Extracted entries>
= = = =

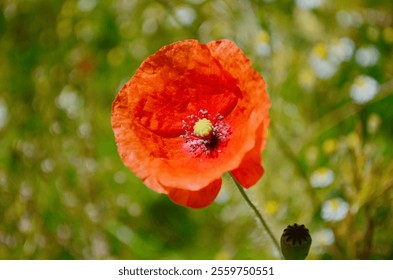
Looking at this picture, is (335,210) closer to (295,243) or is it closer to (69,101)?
(295,243)

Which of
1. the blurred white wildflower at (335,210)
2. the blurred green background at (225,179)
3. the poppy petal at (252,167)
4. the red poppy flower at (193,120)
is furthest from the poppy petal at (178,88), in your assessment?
the blurred white wildflower at (335,210)

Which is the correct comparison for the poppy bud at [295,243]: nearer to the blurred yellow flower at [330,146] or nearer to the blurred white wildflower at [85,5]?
the blurred yellow flower at [330,146]

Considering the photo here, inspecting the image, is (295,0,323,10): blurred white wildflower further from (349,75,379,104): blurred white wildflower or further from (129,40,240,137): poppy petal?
(129,40,240,137): poppy petal

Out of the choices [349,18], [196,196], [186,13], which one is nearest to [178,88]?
[196,196]

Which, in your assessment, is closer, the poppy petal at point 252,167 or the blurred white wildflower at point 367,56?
the poppy petal at point 252,167

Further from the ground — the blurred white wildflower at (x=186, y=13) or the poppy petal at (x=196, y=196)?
the blurred white wildflower at (x=186, y=13)
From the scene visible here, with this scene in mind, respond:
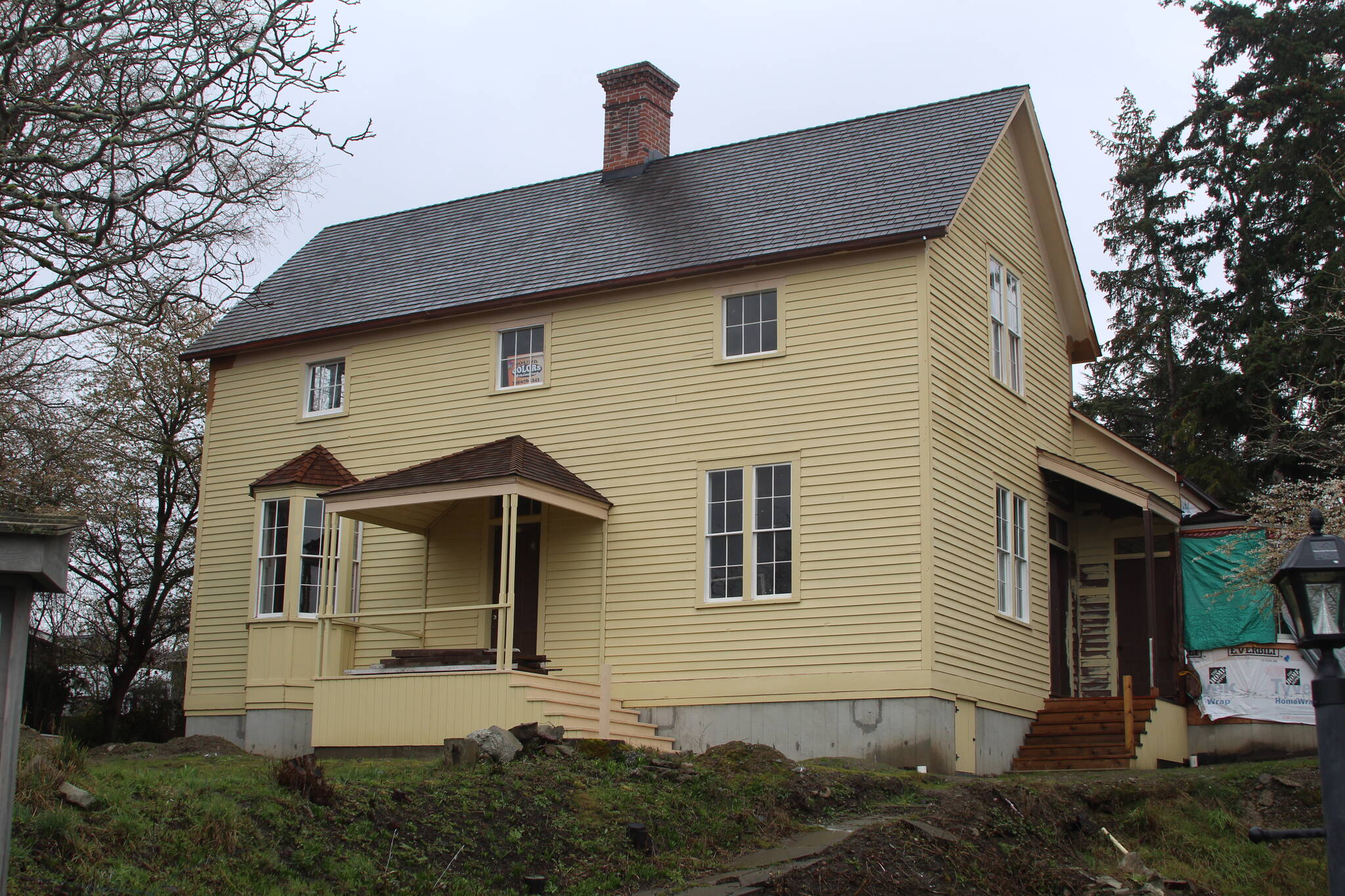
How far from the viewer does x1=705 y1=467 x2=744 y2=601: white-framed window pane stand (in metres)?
17.5

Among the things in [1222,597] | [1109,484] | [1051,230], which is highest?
[1051,230]

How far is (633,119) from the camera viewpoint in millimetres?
22578

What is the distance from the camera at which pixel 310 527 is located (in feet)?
66.3

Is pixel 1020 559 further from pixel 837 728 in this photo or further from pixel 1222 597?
pixel 837 728

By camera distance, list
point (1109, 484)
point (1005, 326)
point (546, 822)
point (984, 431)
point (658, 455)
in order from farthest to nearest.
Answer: point (1005, 326), point (1109, 484), point (984, 431), point (658, 455), point (546, 822)

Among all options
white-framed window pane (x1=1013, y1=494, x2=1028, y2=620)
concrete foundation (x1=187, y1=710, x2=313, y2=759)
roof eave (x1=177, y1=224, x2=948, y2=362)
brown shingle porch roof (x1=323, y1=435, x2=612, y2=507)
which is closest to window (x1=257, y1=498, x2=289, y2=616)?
concrete foundation (x1=187, y1=710, x2=313, y2=759)

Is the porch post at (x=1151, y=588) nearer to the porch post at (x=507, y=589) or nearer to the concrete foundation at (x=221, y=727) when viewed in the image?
the porch post at (x=507, y=589)

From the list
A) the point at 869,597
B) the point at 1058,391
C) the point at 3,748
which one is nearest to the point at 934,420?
the point at 869,597

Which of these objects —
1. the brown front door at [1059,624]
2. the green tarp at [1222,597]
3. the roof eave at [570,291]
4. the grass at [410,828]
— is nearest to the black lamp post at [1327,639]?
the grass at [410,828]

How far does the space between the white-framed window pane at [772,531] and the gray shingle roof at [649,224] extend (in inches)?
114

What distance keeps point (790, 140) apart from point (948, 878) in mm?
13606

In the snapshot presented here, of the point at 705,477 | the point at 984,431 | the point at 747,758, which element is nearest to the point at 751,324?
the point at 705,477

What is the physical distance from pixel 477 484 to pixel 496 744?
536 cm

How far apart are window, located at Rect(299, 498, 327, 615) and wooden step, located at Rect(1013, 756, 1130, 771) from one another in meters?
10.2
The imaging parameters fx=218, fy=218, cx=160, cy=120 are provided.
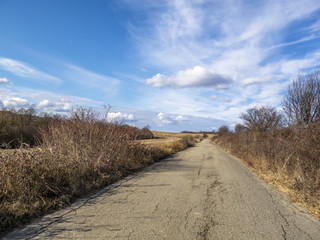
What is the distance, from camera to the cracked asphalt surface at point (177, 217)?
3.75 m

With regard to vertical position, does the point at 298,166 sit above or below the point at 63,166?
above

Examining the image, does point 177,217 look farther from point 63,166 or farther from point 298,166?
point 298,166

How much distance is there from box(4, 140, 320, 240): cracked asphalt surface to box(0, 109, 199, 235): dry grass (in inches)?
21.0

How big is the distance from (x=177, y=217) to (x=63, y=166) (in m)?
4.08

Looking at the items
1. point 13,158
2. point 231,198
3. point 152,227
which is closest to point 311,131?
point 231,198

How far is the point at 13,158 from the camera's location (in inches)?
224

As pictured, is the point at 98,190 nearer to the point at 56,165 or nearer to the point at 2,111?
the point at 56,165

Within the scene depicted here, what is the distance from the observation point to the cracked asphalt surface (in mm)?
3750

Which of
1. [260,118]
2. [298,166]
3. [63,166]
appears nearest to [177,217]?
[63,166]

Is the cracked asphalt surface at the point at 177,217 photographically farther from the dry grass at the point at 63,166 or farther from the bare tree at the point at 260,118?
the bare tree at the point at 260,118

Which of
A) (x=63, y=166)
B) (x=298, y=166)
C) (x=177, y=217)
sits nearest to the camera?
(x=177, y=217)

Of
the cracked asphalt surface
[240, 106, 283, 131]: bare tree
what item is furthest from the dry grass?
[240, 106, 283, 131]: bare tree

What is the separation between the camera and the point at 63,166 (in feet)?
22.1

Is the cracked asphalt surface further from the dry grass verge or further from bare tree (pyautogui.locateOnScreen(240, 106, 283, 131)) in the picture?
bare tree (pyautogui.locateOnScreen(240, 106, 283, 131))
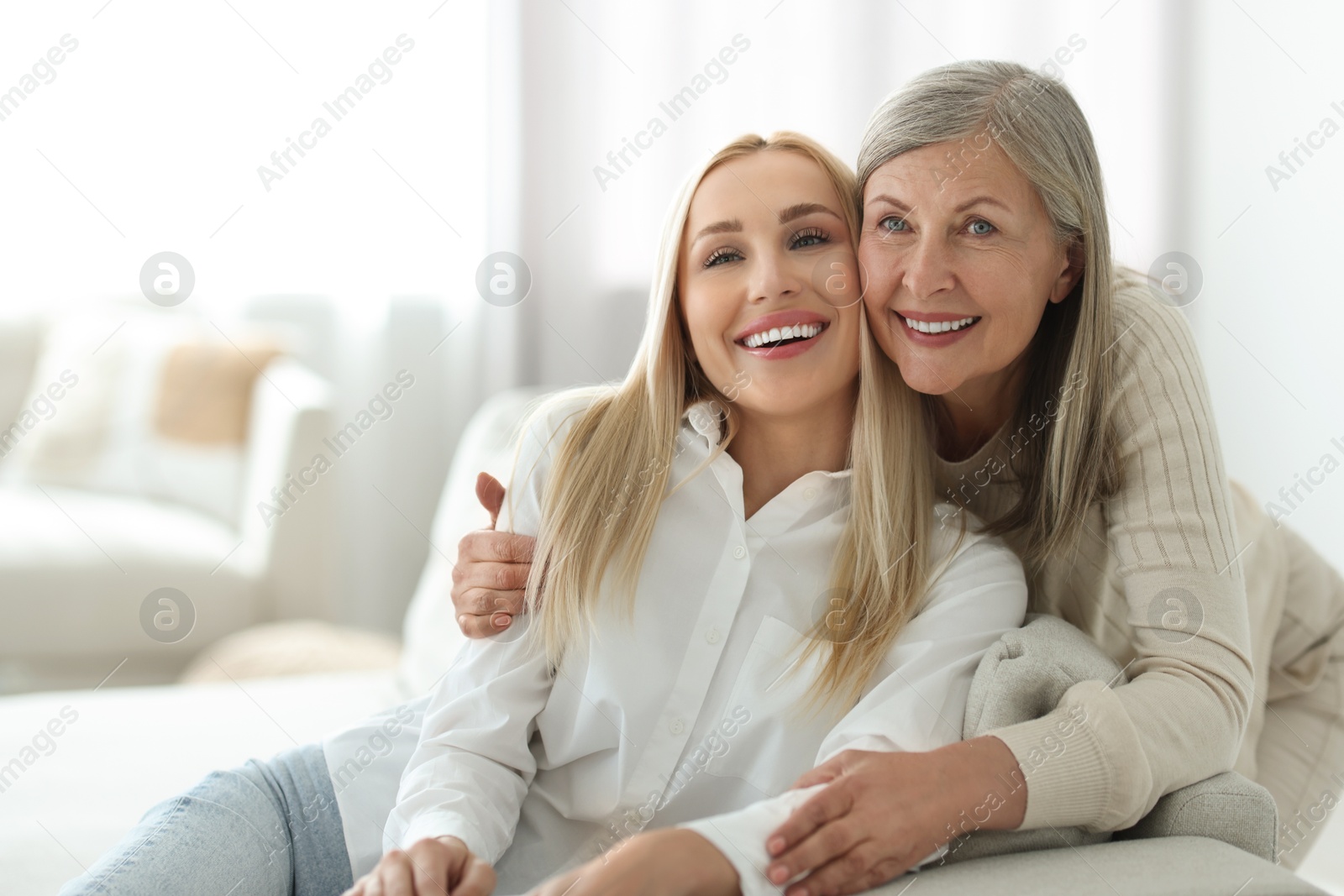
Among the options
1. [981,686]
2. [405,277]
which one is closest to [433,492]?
[405,277]

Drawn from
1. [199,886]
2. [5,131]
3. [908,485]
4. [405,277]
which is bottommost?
[199,886]

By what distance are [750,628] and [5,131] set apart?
2.49m

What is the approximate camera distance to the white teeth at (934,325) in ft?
3.83

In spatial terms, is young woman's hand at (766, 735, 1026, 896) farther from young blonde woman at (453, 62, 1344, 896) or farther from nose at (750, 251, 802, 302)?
nose at (750, 251, 802, 302)

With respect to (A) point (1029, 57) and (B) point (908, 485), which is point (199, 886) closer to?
(B) point (908, 485)

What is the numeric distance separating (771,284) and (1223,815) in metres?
0.67

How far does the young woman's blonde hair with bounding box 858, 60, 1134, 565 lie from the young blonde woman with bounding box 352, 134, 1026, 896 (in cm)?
8

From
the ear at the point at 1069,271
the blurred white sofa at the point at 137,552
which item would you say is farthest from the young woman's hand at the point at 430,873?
the blurred white sofa at the point at 137,552

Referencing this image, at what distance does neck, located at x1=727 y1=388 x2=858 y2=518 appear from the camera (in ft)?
4.12

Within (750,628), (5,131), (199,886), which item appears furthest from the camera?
(5,131)

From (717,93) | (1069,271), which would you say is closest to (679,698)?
(1069,271)

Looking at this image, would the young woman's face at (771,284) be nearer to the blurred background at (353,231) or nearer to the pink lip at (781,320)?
the pink lip at (781,320)

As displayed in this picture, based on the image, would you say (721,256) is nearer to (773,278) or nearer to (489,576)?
(773,278)

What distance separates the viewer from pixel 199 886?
3.23 ft
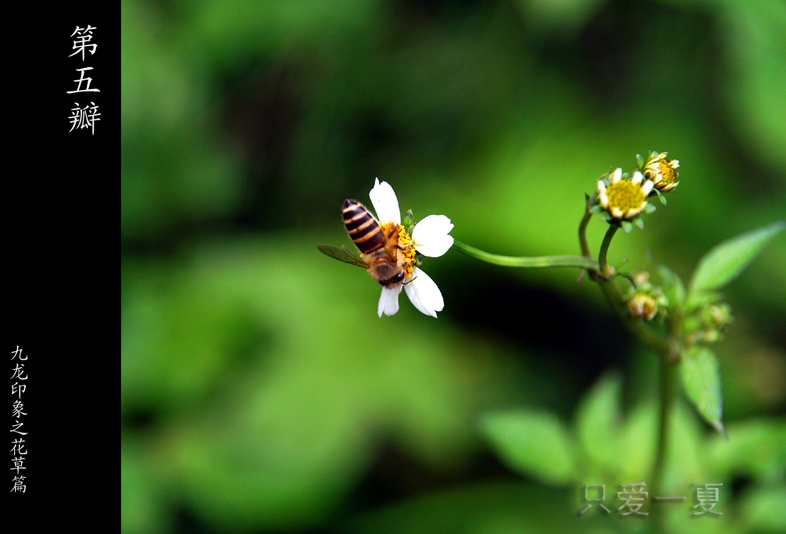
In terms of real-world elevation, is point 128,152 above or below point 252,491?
above

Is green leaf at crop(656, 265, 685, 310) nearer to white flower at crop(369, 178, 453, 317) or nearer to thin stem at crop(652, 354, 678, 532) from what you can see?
thin stem at crop(652, 354, 678, 532)

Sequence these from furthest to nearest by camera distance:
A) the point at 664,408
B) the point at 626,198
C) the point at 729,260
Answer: the point at 664,408 < the point at 729,260 < the point at 626,198

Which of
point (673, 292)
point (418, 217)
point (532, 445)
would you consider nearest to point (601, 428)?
point (532, 445)

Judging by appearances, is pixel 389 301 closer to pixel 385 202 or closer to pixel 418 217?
pixel 385 202

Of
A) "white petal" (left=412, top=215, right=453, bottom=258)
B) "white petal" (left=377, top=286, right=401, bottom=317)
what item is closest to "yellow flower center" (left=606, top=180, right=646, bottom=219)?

= = = =

Task to complete>
Pictures excluded, quote all the data above exactly.

Result for this task>
Looking at this picture, is (335,210) closer to (295,243) or is it closer to (69,101)?
(295,243)

Which of
1. the blurred white wildflower at (335,210)
2. the blurred green background at (225,179)
3. the poppy petal at (252,167)
4. the red poppy flower at (193,120)
is furthest from the poppy petal at (178,88), in your assessment?
the blurred white wildflower at (335,210)

Which is the correct comparison for the poppy bud at [295,243]: nearer to the blurred yellow flower at [330,146] or nearer to the blurred white wildflower at [85,5]?
the blurred yellow flower at [330,146]

Considering the photo here, inspecting the image, is (295,0,323,10): blurred white wildflower further from (349,75,379,104): blurred white wildflower or further from (129,40,240,137): poppy petal?
(129,40,240,137): poppy petal

Out of the choices [349,18], [196,196], [186,13], which one is nearest to [178,88]?
[196,196]

Which, in your assessment, is closer, the poppy petal at point 252,167 or the blurred white wildflower at point 367,56?
the poppy petal at point 252,167

Further from the ground — the blurred white wildflower at (x=186, y=13) or the poppy petal at (x=196, y=196)?
the blurred white wildflower at (x=186, y=13)
From the scene visible here, with this scene in mind, respond:
How far from the viewer does x1=705 y1=467 x2=744 y2=601: white-framed window pane stand (in metres)?
17.5

Among the things in [1222,597] | [1109,484] | [1051,230], which is highest?
[1051,230]

How far is (633,119) from the camera viewpoint in millimetres?
22578

What is the distance from the camera at which pixel 310 527 is located (in feet)?
66.3

Is pixel 1020 559 further from pixel 837 728 in this photo or further from pixel 1222 597?
pixel 837 728

By camera distance, list
point (1109, 484)
point (1005, 326)
point (546, 822)
point (984, 431)
point (658, 455)
in order from farthest to nearest.
Answer: point (1005, 326), point (1109, 484), point (984, 431), point (658, 455), point (546, 822)

Among all options
white-framed window pane (x1=1013, y1=494, x2=1028, y2=620)
concrete foundation (x1=187, y1=710, x2=313, y2=759)
roof eave (x1=177, y1=224, x2=948, y2=362)
brown shingle porch roof (x1=323, y1=435, x2=612, y2=507)
which is closest to window (x1=257, y1=498, x2=289, y2=616)?
concrete foundation (x1=187, y1=710, x2=313, y2=759)

Is the porch post at (x=1151, y=588) nearer to the porch post at (x=507, y=589) or nearer to the concrete foundation at (x=221, y=727) when viewed in the image?
the porch post at (x=507, y=589)

From the list
A) the point at 869,597
B) the point at 1058,391
C) the point at 3,748
which one is nearest to the point at 934,420?
the point at 869,597

Which of these objects —
1. the brown front door at [1059,624]
2. the green tarp at [1222,597]
3. the roof eave at [570,291]
4. the grass at [410,828]
— is nearest to the black lamp post at [1327,639]?
the grass at [410,828]

How far does the space between the white-framed window pane at [772,531] and the gray shingle roof at [649,224] extend (in inches)?
114

What distance keeps point (790, 140) apart from point (948, 878) in mm?
13606

In the snapshot presented here, of the point at 705,477 | the point at 984,431 | the point at 747,758, which element is nearest to the point at 751,324?
the point at 705,477

What is the physical distance from pixel 477 484 to pixel 496 744?
536 cm

How far apart are window, located at Rect(299, 498, 327, 615) and wooden step, located at Rect(1013, 756, 1130, 771) from one another in meters?
10.2
The imaging parameters fx=218, fy=218, cx=160, cy=120 are provided.
What is the distance, from camera to the cracked asphalt surface at point (177, 217)?
3.75 m

With regard to vertical position, does the point at 298,166 sit above or below the point at 63,166?
above

Examining the image, does point 177,217 look farther from point 63,166 or farther from point 298,166?
point 298,166

How much distance is there from box(4, 140, 320, 240): cracked asphalt surface to box(0, 109, 199, 235): dry grass (in inches)?
21.0

How big is the distance from (x=177, y=217) to (x=63, y=166) (in m)?
4.08

Looking at the items
1. point 13,158
2. point 231,198
3. point 152,227
which is closest to point 311,131?
point 231,198

How far is the point at 13,158 from the camera's location (in inches)?
224

As pictured, is the point at 98,190 nearer to the point at 56,165 or nearer to the point at 2,111?
the point at 56,165

Within the scene depicted here, what is the distance from the observation point to the cracked asphalt surface (in mm)?
3750

Which of
1. [260,118]
2. [298,166]
3. [63,166]
appears nearest to [177,217]?
[63,166]

Is the cracked asphalt surface at the point at 177,217 photographically farther from the dry grass at the point at 63,166 or farther from the bare tree at the point at 260,118?
the bare tree at the point at 260,118

Which of
A) (x=63, y=166)
B) (x=298, y=166)
C) (x=177, y=217)
sits nearest to the camera?
(x=177, y=217)

Of
the cracked asphalt surface
[240, 106, 283, 131]: bare tree
what item is furthest from the dry grass?
[240, 106, 283, 131]: bare tree

What is the separation between the camera and the point at 63,166 (in feet)?
22.1

Is the cracked asphalt surface further from the dry grass verge or further from bare tree (pyautogui.locateOnScreen(240, 106, 283, 131)) in the picture?
bare tree (pyautogui.locateOnScreen(240, 106, 283, 131))
Among the options
1. [981,686]
2. [405,277]
which one is closest to [433,492]?
[405,277]

Drawn from
1. [199,886]
2. [5,131]
3. [908,485]
4. [405,277]
which is bottommost?
[199,886]

By what distance are [750,628] and [5,131] set apart?
2.49m

What is the approximate camera distance to the white teeth at (934,325) in ft?
3.83

In spatial terms, is young woman's hand at (766, 735, 1026, 896) farther from young blonde woman at (453, 62, 1344, 896) or farther from nose at (750, 251, 802, 302)?
nose at (750, 251, 802, 302)

With respect to (A) point (1029, 57) and (B) point (908, 485), which is point (199, 886) closer to?
(B) point (908, 485)

What is the numeric distance separating (771,284) and (1223,815) in metres?
0.67

How far does the young woman's blonde hair with bounding box 858, 60, 1134, 565 lie from the young blonde woman with bounding box 352, 134, 1026, 896 (in cm)?
8

From
the ear at the point at 1069,271
the blurred white sofa at the point at 137,552
which item would you say is farthest from the young woman's hand at the point at 430,873?
the blurred white sofa at the point at 137,552

Referencing this image, at what distance does neck, located at x1=727 y1=388 x2=858 y2=518 appear from the camera (in ft)?
4.12

Within (750,628), (5,131), (199,886), which item appears furthest from the camera?
(5,131)

From (717,93) | (1069,271), which would you say is closest to (679,698)?
(1069,271)

Looking at this image, would the young woman's face at (771,284) be nearer to the blurred background at (353,231) or nearer to the pink lip at (781,320)?
the pink lip at (781,320)

As displayed in this picture, based on the image, would you say (721,256) is nearer to (773,278) or nearer to (489,576)?
(773,278)

What distance separates the viewer from pixel 199 886?
3.23 ft
In terms of real-world elevation, is point 128,152 above or below point 252,491?
above

Is green leaf at crop(656, 265, 685, 310) nearer to white flower at crop(369, 178, 453, 317) or nearer to thin stem at crop(652, 354, 678, 532) from what you can see?
thin stem at crop(652, 354, 678, 532)

Sequence these from furthest to nearest by camera distance:
A) the point at 664,408
B) the point at 626,198
C) the point at 729,260
Answer: the point at 664,408 < the point at 729,260 < the point at 626,198

Which of
point (673, 292)
point (418, 217)
point (532, 445)
would you consider nearest to point (601, 428)?
point (532, 445)

Judging by appearances, is pixel 389 301 closer to pixel 385 202 or closer to pixel 418 217?
pixel 385 202

Of
A) "white petal" (left=412, top=215, right=453, bottom=258)
B) "white petal" (left=377, top=286, right=401, bottom=317)
what item is closest to "yellow flower center" (left=606, top=180, right=646, bottom=219)?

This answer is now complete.